Realism is based on three assumptions:
1.States are the only actors in international relations that matter.
2. A policy maker’s primary responsibility is to create, maintain, and increase national power
(the means available to a state to secure its national interests) at all costs.
3. No central authority stands above the state. The anarchic nature of the international system is
an essential assumption for realist thinkers.
The world perceived by realists is lawless, competitive, and uncertain.
The Essential Realism
Three essential elements to Realism:
Within their territorial space, sovereignty means that the sate has supreme authority to make and
enforce laws. This is the basis of the unwritten contract between individuals and the state. Realist
international theory assumes that, domestically, the problem of order and security is solved.

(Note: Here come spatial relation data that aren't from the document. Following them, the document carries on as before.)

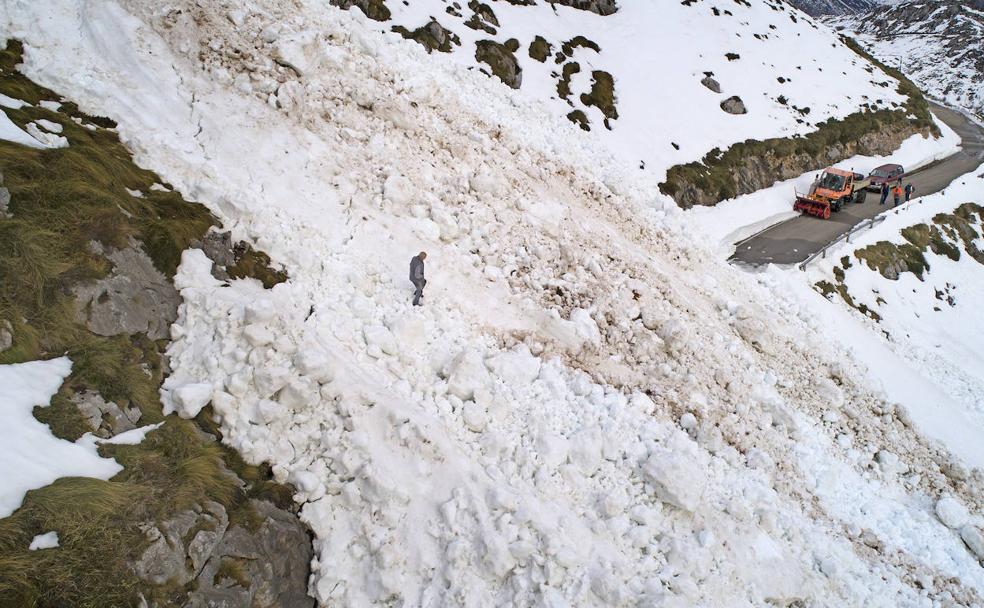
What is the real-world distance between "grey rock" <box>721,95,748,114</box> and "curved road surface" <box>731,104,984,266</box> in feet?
25.5

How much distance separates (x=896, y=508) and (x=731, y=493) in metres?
4.26

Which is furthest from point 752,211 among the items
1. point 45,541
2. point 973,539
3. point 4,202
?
point 45,541

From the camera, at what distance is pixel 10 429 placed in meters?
5.95

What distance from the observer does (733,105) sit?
110 ft

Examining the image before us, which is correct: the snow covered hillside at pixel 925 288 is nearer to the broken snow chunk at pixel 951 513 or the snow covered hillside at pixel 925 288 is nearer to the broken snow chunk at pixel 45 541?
the broken snow chunk at pixel 951 513

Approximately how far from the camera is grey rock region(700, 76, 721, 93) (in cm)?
3421

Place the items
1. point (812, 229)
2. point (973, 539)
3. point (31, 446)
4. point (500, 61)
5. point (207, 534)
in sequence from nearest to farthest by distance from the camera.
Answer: point (31, 446) < point (207, 534) < point (973, 539) < point (500, 61) < point (812, 229)

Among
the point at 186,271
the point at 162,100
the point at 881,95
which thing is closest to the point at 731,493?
the point at 186,271

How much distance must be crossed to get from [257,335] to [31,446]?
322 centimetres

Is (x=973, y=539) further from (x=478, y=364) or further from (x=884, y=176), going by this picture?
(x=884, y=176)

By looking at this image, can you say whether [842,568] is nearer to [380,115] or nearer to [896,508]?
[896,508]

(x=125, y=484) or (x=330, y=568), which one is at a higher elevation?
(x=125, y=484)

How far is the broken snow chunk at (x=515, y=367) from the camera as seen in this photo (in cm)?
1005

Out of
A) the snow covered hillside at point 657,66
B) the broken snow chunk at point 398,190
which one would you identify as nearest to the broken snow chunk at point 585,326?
the broken snow chunk at point 398,190
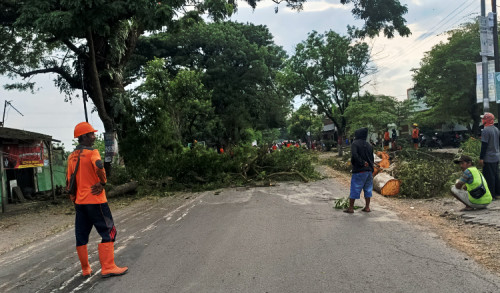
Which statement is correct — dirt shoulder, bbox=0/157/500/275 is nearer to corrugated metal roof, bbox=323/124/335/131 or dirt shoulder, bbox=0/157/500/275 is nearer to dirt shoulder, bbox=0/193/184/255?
dirt shoulder, bbox=0/193/184/255

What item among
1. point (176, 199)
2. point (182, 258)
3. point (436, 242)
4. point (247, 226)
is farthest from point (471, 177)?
point (176, 199)

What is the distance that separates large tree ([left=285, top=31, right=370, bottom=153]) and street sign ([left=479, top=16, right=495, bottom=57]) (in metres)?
20.0

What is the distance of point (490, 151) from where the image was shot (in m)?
7.62

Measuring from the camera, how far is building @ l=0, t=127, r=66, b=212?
566 inches

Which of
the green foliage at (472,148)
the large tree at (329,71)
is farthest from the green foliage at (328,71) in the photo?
the green foliage at (472,148)

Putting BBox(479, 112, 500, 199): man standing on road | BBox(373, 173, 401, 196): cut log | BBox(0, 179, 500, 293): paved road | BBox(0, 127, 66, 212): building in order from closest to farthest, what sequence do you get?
1. BBox(0, 179, 500, 293): paved road
2. BBox(479, 112, 500, 199): man standing on road
3. BBox(373, 173, 401, 196): cut log
4. BBox(0, 127, 66, 212): building

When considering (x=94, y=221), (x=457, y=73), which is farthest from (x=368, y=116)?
(x=94, y=221)

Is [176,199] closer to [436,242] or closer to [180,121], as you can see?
[436,242]

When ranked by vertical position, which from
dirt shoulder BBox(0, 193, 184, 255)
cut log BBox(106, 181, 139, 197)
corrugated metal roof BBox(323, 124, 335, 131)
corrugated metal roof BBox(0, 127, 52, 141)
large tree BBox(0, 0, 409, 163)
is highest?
large tree BBox(0, 0, 409, 163)

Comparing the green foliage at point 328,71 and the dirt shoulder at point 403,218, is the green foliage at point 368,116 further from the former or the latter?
the dirt shoulder at point 403,218

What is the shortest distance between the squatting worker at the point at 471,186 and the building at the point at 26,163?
42.5 feet

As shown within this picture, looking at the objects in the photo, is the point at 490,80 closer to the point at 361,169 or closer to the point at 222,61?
the point at 361,169

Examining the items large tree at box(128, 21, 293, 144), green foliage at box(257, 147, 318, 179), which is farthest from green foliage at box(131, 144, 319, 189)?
large tree at box(128, 21, 293, 144)

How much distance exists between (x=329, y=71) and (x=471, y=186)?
2512cm
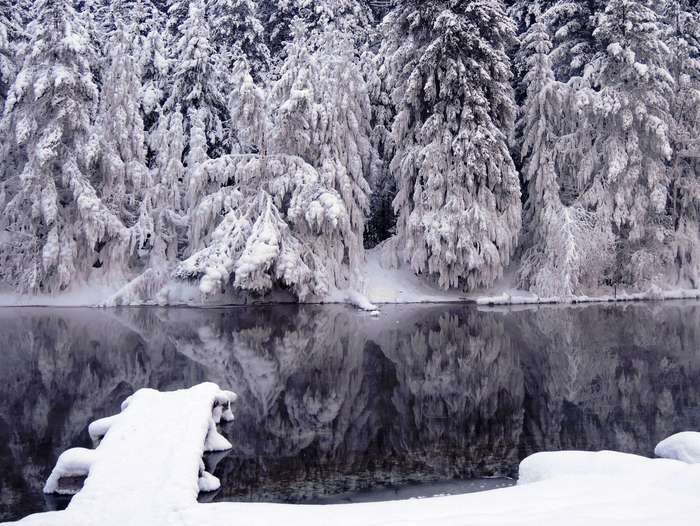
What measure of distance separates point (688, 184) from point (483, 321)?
12.1m

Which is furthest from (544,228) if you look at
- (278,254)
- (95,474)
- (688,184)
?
(95,474)

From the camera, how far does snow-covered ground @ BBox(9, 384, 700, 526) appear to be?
14.1 ft

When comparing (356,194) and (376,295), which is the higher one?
(356,194)

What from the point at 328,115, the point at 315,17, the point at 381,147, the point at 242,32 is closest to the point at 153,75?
the point at 242,32

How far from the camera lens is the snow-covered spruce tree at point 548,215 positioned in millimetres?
21609

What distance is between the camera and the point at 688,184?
79.0 ft

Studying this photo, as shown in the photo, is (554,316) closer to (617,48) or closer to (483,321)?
(483,321)

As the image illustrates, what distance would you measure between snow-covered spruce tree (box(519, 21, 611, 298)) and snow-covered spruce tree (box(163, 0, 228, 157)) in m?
11.9

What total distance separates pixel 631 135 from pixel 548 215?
4.14m

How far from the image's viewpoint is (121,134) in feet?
75.6

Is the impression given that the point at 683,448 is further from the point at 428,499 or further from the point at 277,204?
the point at 277,204

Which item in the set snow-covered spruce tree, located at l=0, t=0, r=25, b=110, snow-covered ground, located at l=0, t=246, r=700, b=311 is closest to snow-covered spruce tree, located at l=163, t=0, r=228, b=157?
snow-covered spruce tree, located at l=0, t=0, r=25, b=110

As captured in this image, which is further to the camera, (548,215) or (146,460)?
(548,215)

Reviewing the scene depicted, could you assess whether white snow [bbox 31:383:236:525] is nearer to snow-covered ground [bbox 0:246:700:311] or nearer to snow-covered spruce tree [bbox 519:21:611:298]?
snow-covered ground [bbox 0:246:700:311]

However, in the real world insecurities, dangers, and threats to the very existence of the state
loom large. Realists explain this on the basis that the very condition for order and security
namely the existence of a sovereign world government is missing from the international realm.
In this condition of anarchy, states compete with other states for power and security.
This competitive logic of power politics makes agreement on universal principles difficult, apart
from the principle of nonintervention in the internal affairs of tother sovereign states. But realists
suspend even this principle and argue that in practice, nonintervention does not apply in relations
between great powers and their regional neighbors.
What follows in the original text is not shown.